Geoffrey Rush as Albert Einstein in National Geographic’s ‘Genius’.

(photo credit: National Geographic/Dusan Martincek)

“Benim özel yeteneklerim yok, sadece tutkuyla merak ediyorum”

Seri Johnny Flynn’in canlandırdığı Einstein’ın gençlik yıllarıyla başlıyor. Babasına karşı çıkan ve ezberci eğitime dayanamayıp Almanya’daki okulunu bırakıp İsviçre’ye taşınan Einstein’ın kadınlara olan sevgisi ve teorik fiziğe olan tutkusu ilk aşkı olan Marie Winteler’in kalbini kırdıktan sonra pekişir. Gizemli ve anlaşılmaz bir kadın olan eski öğrencisi Mileva Maric’in peşine düşen Einstein ve Maric’in fırtınalı aşkı onları diğer öğretmenlerle münakaşaya sokar ve beklenmeyen bir hamilelikle ikisinin de büyük hayalleri yarım kalır ve Einstein bir patent memuru olarak işe başlar.

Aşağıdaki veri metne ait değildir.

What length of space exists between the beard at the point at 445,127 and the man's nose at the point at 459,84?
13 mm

Patlak veren dünya savaşları, aşırı politik hale gelmiş bilim çevreleri; Einstein’ın evliliğini, arkadaş ve meslektaşlarıyla ilişkisini, çocuklarının geleceğini derinden etkiler. Hiç bir zaman savaş karşıtı politik duruşunu kaybetmeyen Einstein, oğullarını görmek için İsviçre’ye gidemeyecek hale bile gelir.

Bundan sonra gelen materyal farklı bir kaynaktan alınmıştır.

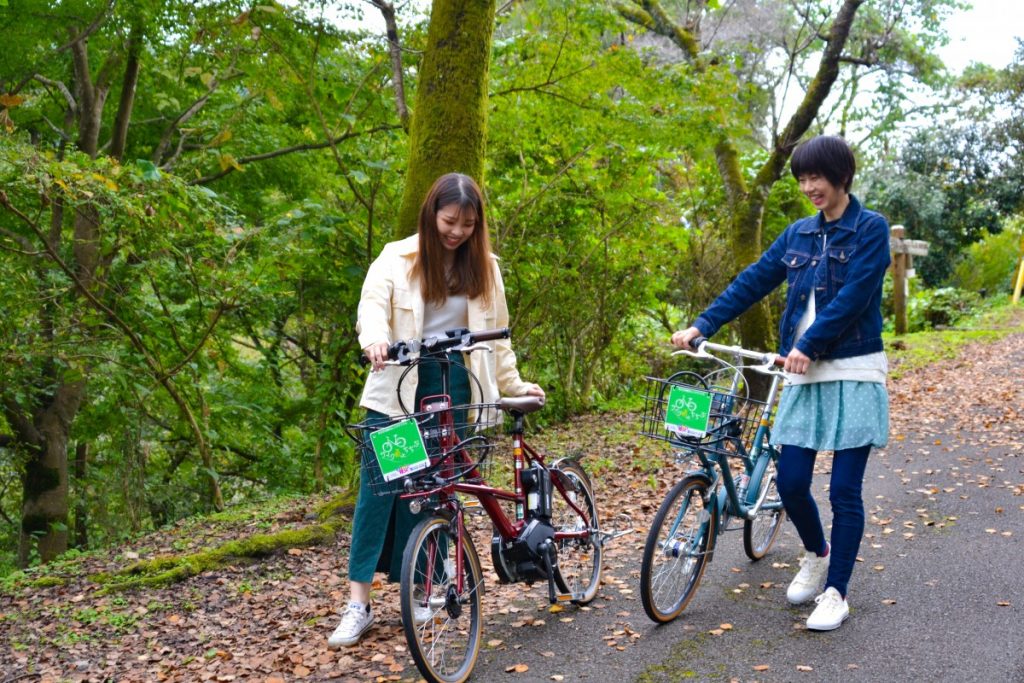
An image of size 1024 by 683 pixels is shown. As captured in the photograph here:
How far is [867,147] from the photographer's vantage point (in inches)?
1198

İzafiyet teorisinin doğruluğu kanıtlandıktan sonra servetini giderek artıran Einstein, neredeyse bir gecede ünlü olmuştur ve ani bir kararla mülteci olarak Amerika’ya göç eder. Yaşlılık yıllarında bile kadınlarla ilişkileri durulmayan Einstein, kendini çok büyük bir mücadelede bulur: Hayatı boyunca sürdürmüş olduğu pasifizm yanlısı duruşu Hitler’in Avrupa’yı fethetmesini durdurmak üzere bir kenara koymak. Öldüğüne güne kadar umudunu ve ilhamını yitirmeyen Einstein şöyle söyler “Önemli olan hiç bir zaman sorgulamayı bırakmamak. Merak duygusunun var olmasının özel bir sebebi vardır”

Einstein’ın kariyerinin ilk yıllarında yaşayıp öğretmenlik yaptığı Prag’da çekilen seri, Marie & Pierre Curie, Carl Jung, Werner Heisenberg gibi 20. yüzyılın bilim süperstarlarını da konu alıyor.